Date: Sun, 12 Aug 2007 12:23:15 -0700
Reply-To: Hari <excel_hari@YAHOO.COM>
Sender: "SAS(r) Discussion" <SAS-L@LISTSERV.UGA.EDU>
From: Hari <excel_hari@YAHOO.COM>
Organization: http://groups.google.com
Subject: Attribute and transactional level data as single record
Content-Type: text/plain; charset="iso-8859-1"
Hi,
I have received customer level data from a party as a flat-file
(Character 29 is the delimite) and it has been delivered in a very
unweildy format, and I cant ask them to re-do because of constraints
in data pulls.
The customer level information like their unique ID, name etc has been
unwittingly combined with all the transactional level data (lets say
their purchases) and everything is put in a SINGLE record.
Basically, different records of each particular kind of transaction of
a customer has been compressed together with a pipe delimiter
seperating them and this has been put as a single field value as part
of the customer table.
INPUT Sample data (# represents character 29 in the below data, 2
consecutive # represent missing field value)
ID#Name#JoinDate#TransactType1_ProdBought#TransactType2_OperatingSysUsed#LastInteractionDate
223#Foo#23-May-03#Product1|Product99|Product3#Windows XP|Windows
Vista#18-Jun-06
56#Weq#30-Jun-02#Product97|Product2#Windows Vista#10-Apr-04
786#Rte#12-Sep-04#Product1|Product2|Product4|Product4##18-Aug-05
I want to parse the each of the pipe delimted values within the
transactional kind of fields in to seperate new fields
Output desired within SAS (using # below to represent 2 different
fields in SAS)

» **Task a**
Repeat everything in the entries from the line containing "How far is it between" down to the line containing "7484 millimetres", keeping both of those lines.

» **Data for processing**

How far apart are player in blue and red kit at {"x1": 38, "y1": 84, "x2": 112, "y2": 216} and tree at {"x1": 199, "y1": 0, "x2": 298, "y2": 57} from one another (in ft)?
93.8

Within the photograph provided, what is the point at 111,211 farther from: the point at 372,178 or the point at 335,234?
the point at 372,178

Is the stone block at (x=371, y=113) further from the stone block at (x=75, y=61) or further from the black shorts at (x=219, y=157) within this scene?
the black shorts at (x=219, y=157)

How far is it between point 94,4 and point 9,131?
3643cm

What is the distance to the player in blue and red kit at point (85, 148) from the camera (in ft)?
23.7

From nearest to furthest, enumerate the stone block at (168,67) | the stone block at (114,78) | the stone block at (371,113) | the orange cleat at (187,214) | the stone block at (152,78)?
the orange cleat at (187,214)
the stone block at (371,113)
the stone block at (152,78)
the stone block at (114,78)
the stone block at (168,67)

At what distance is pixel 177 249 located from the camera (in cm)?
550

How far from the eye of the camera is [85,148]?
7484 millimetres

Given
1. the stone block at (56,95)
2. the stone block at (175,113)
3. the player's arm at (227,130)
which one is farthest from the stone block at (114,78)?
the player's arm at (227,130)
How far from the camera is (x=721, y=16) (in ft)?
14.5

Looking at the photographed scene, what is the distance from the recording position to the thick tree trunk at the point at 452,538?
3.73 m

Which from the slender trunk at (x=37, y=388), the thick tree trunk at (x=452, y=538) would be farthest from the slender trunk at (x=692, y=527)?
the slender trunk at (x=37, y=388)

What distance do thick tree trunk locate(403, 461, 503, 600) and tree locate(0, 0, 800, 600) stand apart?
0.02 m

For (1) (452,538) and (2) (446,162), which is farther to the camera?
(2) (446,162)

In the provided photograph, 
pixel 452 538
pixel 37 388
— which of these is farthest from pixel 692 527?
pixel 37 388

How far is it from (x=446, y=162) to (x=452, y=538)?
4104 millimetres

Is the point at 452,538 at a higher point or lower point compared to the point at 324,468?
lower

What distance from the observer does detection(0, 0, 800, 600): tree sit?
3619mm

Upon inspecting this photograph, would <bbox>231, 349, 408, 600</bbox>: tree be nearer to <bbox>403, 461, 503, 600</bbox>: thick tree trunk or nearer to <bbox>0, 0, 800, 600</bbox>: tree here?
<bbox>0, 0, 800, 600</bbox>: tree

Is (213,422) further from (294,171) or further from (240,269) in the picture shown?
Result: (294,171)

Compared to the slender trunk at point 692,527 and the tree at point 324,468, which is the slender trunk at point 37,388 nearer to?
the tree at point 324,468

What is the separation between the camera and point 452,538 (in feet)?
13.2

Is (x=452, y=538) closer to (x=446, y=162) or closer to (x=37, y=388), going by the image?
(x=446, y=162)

» **Task b**
In the forum post about customer data, what separates the multiple transaction values packed into a single field?

» **Written response a**
How far is it between point 94,4 and point 9,131?
3643cm

What is the distance to the player in blue and red kit at point (85, 148) from the camera (in ft)?
23.7

From nearest to furthest, enumerate the stone block at (168,67) | the stone block at (114,78) | the stone block at (371,113) | the orange cleat at (187,214) | the stone block at (152,78)?
the orange cleat at (187,214)
the stone block at (371,113)
the stone block at (152,78)
the stone block at (114,78)
the stone block at (168,67)

At what distance is pixel 177 249 located from the camera (in cm)?
550

How far from the eye of the camera is [85,148]?
7484 millimetres

» **Written response b**
A pipe delimiter separates them.